Teresa habla al fondo de la escena con el fotógrafo y no pierde a Tàpies del campo de visión. Él también la busca a lo lejos, como si su presencia confirmase que todo va bien, que el mundo sigue.
La charla, mientras, fondea por aquí y por allá, sin rumbo fijo. «Suceden hoy cosas tan dolorosas... Parece imposible que no las podamos evitar. Tan sólo nos consuelan esos pocos que intentan arreglar el mundo. La banalidad actual es insoportable. Yo ya me he rendido, aunque una cierta ideología está subyacente en algunos de mis trabajos. He hecho todo lo que se puede hacer sin dejar de trabajar a fondo en lo mío.
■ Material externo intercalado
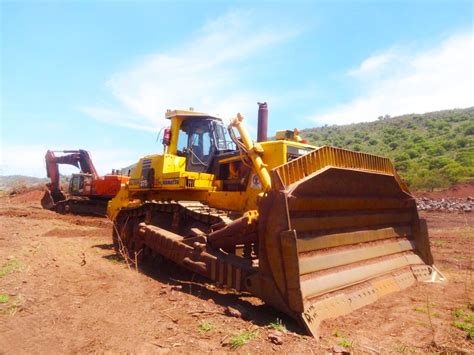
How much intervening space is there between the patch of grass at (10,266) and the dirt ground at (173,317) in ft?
0.09

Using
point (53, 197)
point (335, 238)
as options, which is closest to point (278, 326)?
point (335, 238)

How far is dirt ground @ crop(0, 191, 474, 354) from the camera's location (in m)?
3.39

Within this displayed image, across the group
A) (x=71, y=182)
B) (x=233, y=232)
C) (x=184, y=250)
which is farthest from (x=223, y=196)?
(x=71, y=182)

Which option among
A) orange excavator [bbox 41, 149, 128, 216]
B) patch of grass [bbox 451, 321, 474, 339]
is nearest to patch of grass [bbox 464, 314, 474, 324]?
patch of grass [bbox 451, 321, 474, 339]

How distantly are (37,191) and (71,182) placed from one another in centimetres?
1222

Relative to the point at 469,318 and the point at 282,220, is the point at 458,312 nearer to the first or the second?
the point at 469,318

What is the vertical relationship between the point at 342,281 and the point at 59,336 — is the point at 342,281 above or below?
above

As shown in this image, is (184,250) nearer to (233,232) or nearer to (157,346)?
(233,232)

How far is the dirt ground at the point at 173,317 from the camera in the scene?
11.1 ft

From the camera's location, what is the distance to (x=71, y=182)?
18.4m

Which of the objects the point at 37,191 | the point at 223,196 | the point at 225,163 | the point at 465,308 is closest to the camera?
the point at 465,308

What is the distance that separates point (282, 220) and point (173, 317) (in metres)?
1.57

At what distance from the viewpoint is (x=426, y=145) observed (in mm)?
36281

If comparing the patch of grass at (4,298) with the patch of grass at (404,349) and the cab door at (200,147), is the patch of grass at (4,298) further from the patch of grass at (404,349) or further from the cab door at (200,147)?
the patch of grass at (404,349)
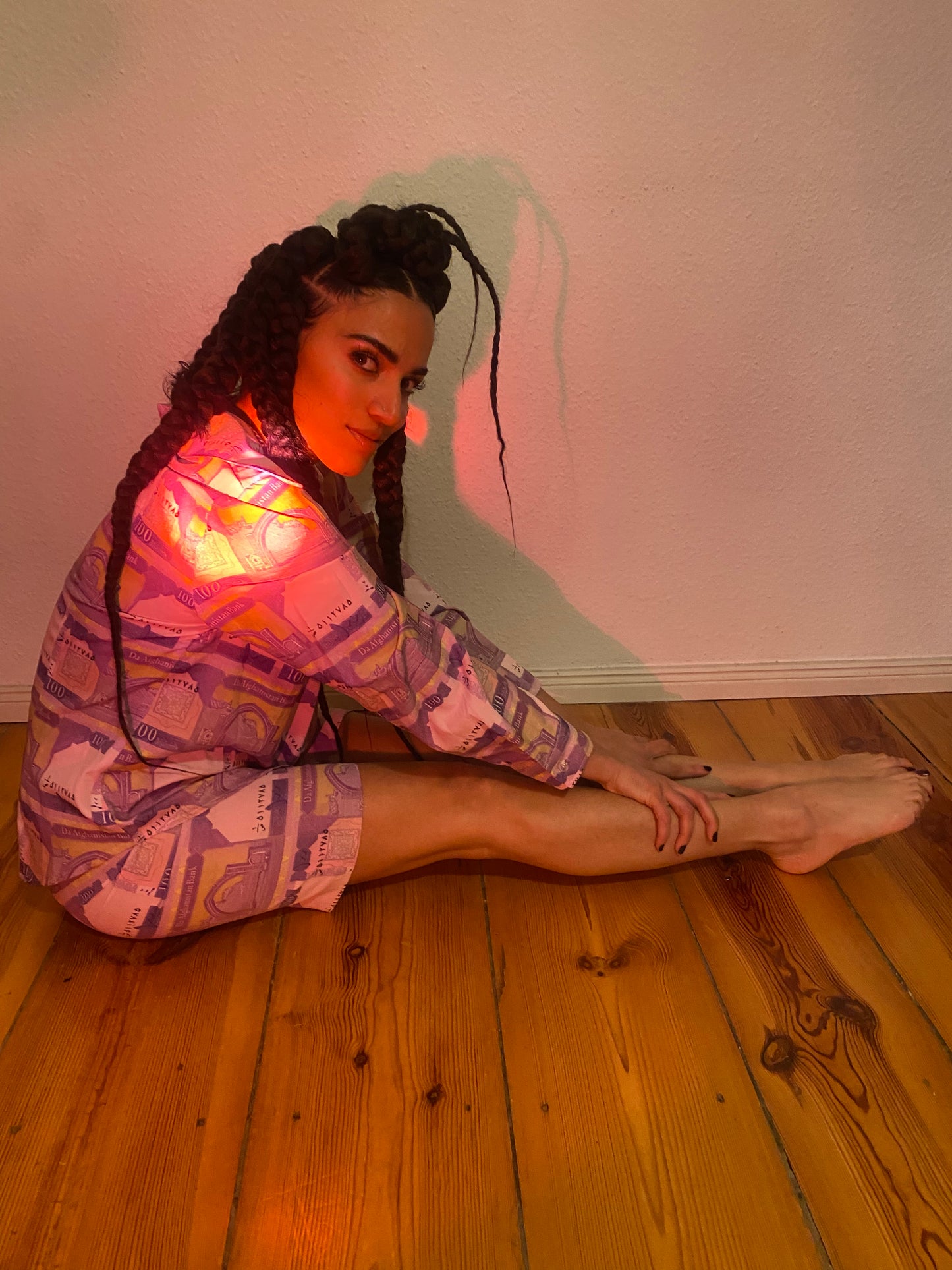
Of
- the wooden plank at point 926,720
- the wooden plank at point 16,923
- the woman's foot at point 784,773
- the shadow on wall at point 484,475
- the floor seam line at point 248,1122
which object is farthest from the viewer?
the wooden plank at point 926,720

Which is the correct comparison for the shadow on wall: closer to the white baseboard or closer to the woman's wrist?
the white baseboard

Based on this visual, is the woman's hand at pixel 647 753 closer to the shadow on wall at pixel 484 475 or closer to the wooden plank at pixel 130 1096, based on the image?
the shadow on wall at pixel 484 475

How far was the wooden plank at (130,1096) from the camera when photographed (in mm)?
862

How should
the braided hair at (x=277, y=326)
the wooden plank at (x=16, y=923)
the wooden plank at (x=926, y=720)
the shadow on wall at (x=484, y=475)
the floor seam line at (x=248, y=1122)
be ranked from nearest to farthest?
the floor seam line at (x=248, y=1122), the braided hair at (x=277, y=326), the wooden plank at (x=16, y=923), the shadow on wall at (x=484, y=475), the wooden plank at (x=926, y=720)

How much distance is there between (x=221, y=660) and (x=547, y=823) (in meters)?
0.46

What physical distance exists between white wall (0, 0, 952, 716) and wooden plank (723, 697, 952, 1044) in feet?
0.67

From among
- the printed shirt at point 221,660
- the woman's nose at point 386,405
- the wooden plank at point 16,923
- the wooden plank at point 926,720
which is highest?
the woman's nose at point 386,405

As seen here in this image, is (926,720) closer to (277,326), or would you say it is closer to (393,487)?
(393,487)

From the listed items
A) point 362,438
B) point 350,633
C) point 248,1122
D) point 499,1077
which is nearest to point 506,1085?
point 499,1077

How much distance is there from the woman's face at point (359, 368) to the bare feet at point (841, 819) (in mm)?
775

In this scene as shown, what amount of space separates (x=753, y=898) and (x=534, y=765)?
40cm

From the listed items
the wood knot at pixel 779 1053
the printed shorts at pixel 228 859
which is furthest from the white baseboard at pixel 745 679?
the wood knot at pixel 779 1053

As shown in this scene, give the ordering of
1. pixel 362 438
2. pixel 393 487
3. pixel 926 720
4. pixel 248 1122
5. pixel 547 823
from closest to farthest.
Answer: pixel 248 1122 → pixel 362 438 → pixel 547 823 → pixel 393 487 → pixel 926 720

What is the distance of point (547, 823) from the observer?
117 cm
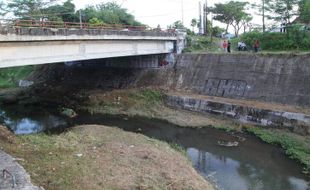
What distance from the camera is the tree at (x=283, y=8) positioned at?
102 ft

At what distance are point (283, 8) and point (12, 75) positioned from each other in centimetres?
3321

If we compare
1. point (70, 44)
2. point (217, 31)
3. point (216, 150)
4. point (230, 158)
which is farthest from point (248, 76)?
point (217, 31)

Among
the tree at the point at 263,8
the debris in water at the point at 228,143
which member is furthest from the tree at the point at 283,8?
the debris in water at the point at 228,143

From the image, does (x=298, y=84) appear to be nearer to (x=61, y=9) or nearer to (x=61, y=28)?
(x=61, y=28)

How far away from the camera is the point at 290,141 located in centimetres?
1981

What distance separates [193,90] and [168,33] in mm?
7539

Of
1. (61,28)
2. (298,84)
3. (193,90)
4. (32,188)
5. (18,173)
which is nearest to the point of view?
(32,188)

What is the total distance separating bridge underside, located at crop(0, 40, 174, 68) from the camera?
63.5 ft

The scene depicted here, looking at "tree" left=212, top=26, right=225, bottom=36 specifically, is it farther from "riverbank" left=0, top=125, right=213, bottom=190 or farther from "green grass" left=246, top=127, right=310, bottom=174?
"riverbank" left=0, top=125, right=213, bottom=190


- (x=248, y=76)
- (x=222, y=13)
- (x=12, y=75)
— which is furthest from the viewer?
(x=222, y=13)

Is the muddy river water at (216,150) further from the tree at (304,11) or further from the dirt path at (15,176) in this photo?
the tree at (304,11)

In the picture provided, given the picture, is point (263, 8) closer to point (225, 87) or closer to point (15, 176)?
point (225, 87)

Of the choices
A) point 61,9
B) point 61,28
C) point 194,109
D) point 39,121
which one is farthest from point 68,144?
point 61,9

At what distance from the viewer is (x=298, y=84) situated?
79.9 feet
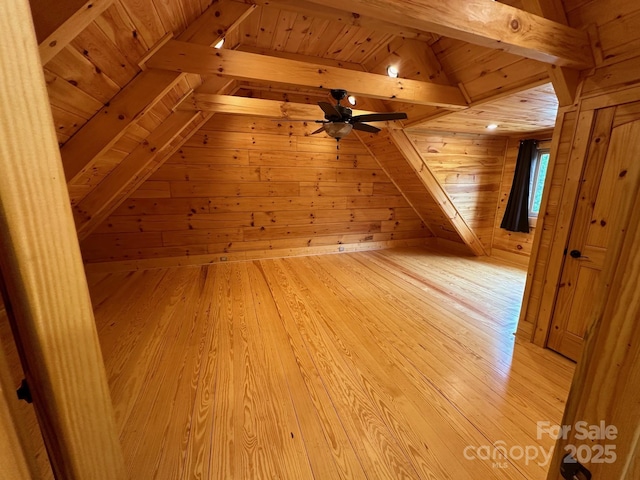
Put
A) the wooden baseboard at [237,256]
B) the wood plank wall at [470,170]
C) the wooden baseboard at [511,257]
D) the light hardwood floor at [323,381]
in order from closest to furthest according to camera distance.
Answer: the light hardwood floor at [323,381], the wooden baseboard at [237,256], the wood plank wall at [470,170], the wooden baseboard at [511,257]

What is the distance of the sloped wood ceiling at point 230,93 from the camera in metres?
1.38

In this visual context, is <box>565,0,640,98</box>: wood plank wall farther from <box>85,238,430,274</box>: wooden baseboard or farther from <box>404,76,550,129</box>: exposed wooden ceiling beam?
<box>85,238,430,274</box>: wooden baseboard

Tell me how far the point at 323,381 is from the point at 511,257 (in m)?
4.41

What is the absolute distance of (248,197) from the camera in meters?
4.23

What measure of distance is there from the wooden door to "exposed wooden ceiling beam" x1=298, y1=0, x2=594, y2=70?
463mm

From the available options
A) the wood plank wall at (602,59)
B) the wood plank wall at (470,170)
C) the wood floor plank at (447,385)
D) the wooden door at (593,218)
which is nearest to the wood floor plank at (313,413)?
the wood floor plank at (447,385)

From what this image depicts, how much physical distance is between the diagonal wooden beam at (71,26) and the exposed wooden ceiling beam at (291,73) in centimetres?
70

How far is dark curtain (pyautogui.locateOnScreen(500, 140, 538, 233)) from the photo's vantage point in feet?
13.7

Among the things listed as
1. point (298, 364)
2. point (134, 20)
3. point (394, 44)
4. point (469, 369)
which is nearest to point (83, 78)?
point (134, 20)

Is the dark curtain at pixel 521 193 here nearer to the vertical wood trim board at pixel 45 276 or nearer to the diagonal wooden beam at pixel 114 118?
the diagonal wooden beam at pixel 114 118

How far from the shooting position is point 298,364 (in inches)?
78.3

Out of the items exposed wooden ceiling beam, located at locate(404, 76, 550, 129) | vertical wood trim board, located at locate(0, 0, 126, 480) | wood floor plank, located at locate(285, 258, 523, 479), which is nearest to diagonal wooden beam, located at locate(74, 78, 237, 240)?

A veces es difícil de apreciar, porque me refiero a algo que es instintivo. Pero no creo haber estado de espaldas a los problemas de mi tiempo. La pintura también es una lucha, un afán por alcanzar nuevas visiones de la realidad. Trabajo con la ilusión de hacer algo benéfico para la sociedad. Aunque nos estamos desviando, ¿no cree?...».
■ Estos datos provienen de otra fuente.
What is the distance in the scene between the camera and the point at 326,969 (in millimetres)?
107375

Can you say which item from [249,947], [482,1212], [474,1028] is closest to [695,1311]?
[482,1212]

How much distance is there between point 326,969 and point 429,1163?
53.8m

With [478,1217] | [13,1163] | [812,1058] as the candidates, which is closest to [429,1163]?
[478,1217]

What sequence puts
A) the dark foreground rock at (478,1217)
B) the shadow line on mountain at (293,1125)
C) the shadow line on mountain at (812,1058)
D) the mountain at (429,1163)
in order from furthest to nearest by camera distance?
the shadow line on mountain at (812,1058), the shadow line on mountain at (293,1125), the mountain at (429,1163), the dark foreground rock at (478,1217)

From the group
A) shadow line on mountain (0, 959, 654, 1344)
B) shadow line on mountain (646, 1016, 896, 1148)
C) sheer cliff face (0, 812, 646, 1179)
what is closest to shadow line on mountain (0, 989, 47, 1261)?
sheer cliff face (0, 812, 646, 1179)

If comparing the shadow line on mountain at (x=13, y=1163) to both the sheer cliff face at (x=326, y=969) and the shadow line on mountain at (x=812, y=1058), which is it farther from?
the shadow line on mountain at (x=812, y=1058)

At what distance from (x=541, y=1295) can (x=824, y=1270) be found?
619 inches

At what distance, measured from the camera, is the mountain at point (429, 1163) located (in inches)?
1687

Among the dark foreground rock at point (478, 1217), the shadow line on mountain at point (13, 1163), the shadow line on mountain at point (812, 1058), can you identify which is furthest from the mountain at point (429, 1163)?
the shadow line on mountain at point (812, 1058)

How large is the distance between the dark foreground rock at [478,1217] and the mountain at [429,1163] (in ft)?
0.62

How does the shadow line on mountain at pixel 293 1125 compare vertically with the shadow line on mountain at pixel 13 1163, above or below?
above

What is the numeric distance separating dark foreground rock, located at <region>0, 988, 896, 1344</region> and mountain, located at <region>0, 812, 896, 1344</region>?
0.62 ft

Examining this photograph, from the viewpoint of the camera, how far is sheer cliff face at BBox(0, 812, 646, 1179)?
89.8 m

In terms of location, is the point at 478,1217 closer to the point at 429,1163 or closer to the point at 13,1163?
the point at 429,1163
Para combatir el chafarrinón de la realidad, Tàpies hace calas en el estudio de las culturas orientales: el budismo, el vedantismo de la India... «Es una necesidad de enriquecer el espíritu. Mi pintura le debe mucho a las lecciones que he extraído de esas lecturas. La culminación sería lograr aquello que los chinos denominan trazo único. Lo que pasa, ¿sabe usted?, es que soy muy escéptico. No es que no crea en nada, sino que dudo con el objetivo de estar lo más cerca posible de la verdad. Incluso dudo de mi obra. Sigo sufriendo cada vez que pinto. Pero eso mejora el resultado. Dudar es el camino más próximo al acierto».
Esta penúltima idea, iluminada, humilde y veraz, la reservaba Tàpies a modo de broche inesperado. Teresa se acerca, leve, atenta. «Dudar es el camino más próximo al acierto». Casi que lo dejamos aquí.